I don’t have hallucinations very often. If and when I do have them, they are usually bugs on my wall or a movie playing on my wall. Sometimes they come out of the blue, with no help from stress or lack of sleep. Other times they are stress or med related. I usually have no problems talking about them, because I know they are hallucinations, and thus, part of the disease.
Except the one I recently had. I’ve been sitting on it for awhile. Trying to figure it out. How did it come about. Did it mean something? Should I mention it to my doc?
I will mention it to my doc, because like I said, they don’t happen often. I *might* have 6 in a whole year, total, if that.
I will preface this with my dreams. I’ve been having odd dreams. And for me that is saying something! My dreams have been laced with religious undertones. I’ve had dreams of talking to nuns. I have dreams about watching nuns run, and most recently I was talking to the devil himself.

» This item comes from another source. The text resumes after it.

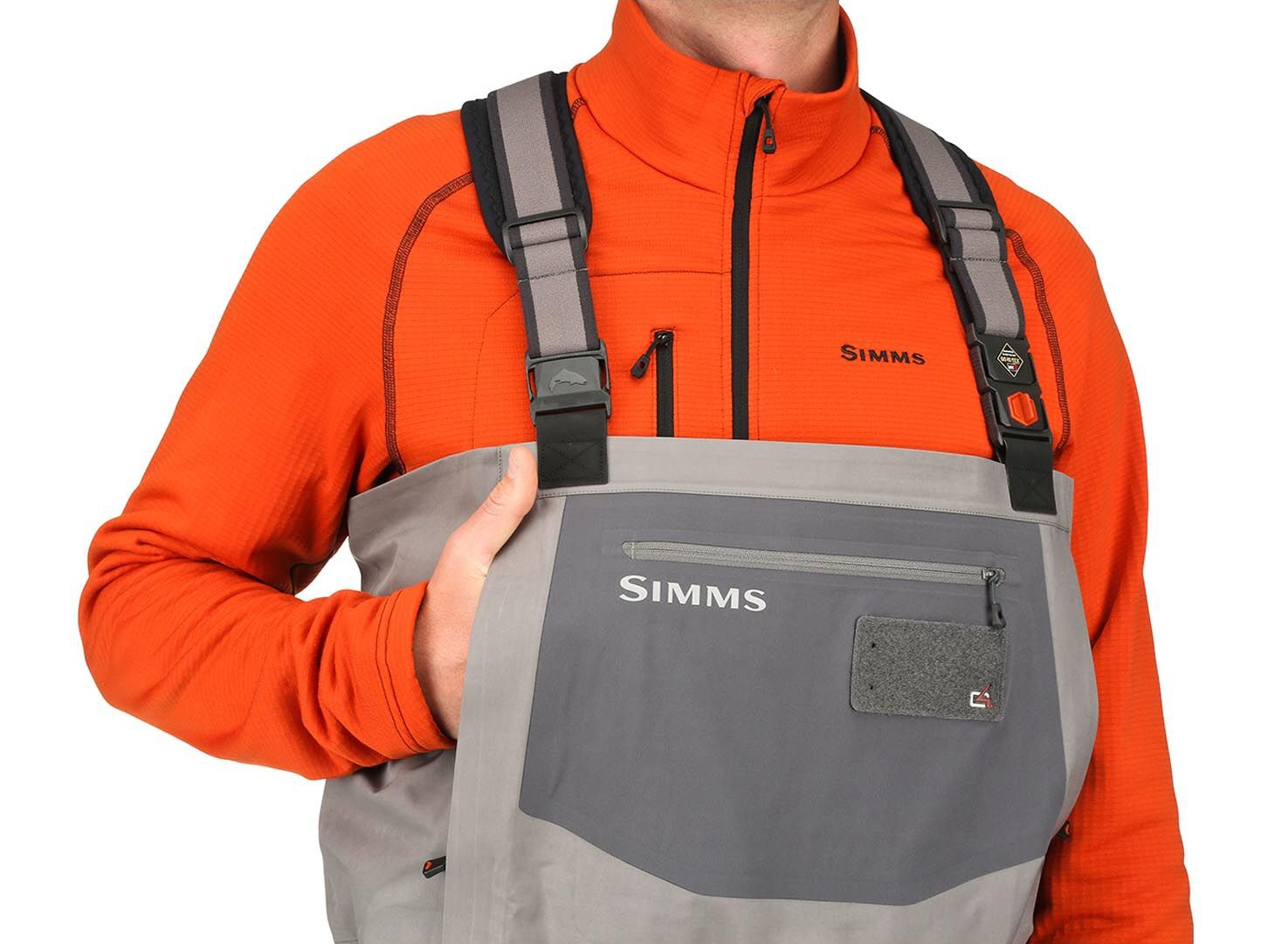 Fishing Waders Simms G4 Pro Stockingfoot Slate - Front Pockets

Which brings me to my hallucination.
I woke up in the middle of the night, like I usually do, and rolled over. Lying in my bed was not my husband, but Jesus Christ. Long hair, beard, and all.
My initial reaction was…. “What. the. fffff….” Then an internal dialog of “That is Jesus!” “Why is Jesus in my bed?” “What the hell is happening?”
I wasn’t scared, I was more perplexed.
He didn’t talk to me. He didn’t acknowledge me. He just laid there, eyes closed.
And then the hair and beard started to drop away, like little pixels, just dropping and fading into the atmosphere to revel my husband, whom has a shaved head and no facial hair.
I told my husband about it and I told my best friend about it. Both had different reactions. He responded like no big deal. though I wonder what he was REALLY thinking. My bestie laughed, as she does. She is just happy there is someone who is crazier than her. I’m ok with that.